Natural Language Interfaces like Siri and Alexa help people do things more efficiently, but they are brittle, unable to handle the full range of ways people naturally express themselves. Each of their actions is manually defined by developers, with limited ability to compose actions to make more sophisticated ones. The choice of action is made by a statistical model that is limited by the range of data seen in training. Despite steady progress in the accuracy of these systems, the true scope of remaining challenges has been obscured by the way researchers collect and prepare data.In this talk, I will describe two of my projects that have revealed previously unknown limitations of natural language interfaces and ways to address them. First, I will show that systems for converting questions to SQL queries have limited generalizability beyond examples seen in training (ACL 2018).
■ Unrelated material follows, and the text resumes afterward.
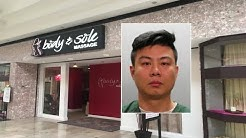 Massage parlor employee behind bars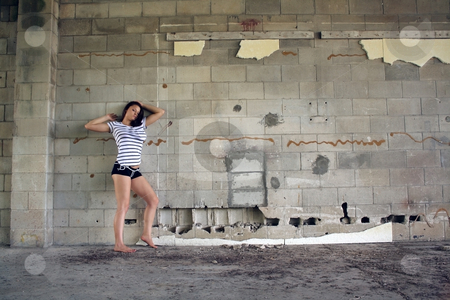 Sexy Brunette at a Block Wall (6) stock photo, A lovely young brunette wearing black boy shorts with white patterns and a white T-shirt with black stripes, stands facing the camera in front of an old, dilapidated block wall.  Wide shot with plenty of room for adding text, artwork, graffiti, etc. by Carl Stewart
I propose a new model and a new way to split data into training and test sets that explore this challenge. Second, I will show that standard crowd-worker data collection processes miss the long and heavy tail of ways people speak (ACL 2017). I propose an outlier-based data collection workflow (NAACL 2019), and a complementary taboo list workflow (EMNLP 2020), that improve data diversity and reduce the cost of data cleaning. I will conclude by outlining a research agenda for fundamentally changing the capabilities of these systems. Today we use these systems to do simple tasks, e.g. “start a 5 minute timer”. My work will enable systems to do complex tasks as part of applications, e.g. “Plot population over the last 2000 years with a trend line only and a log scale on the y-axis”.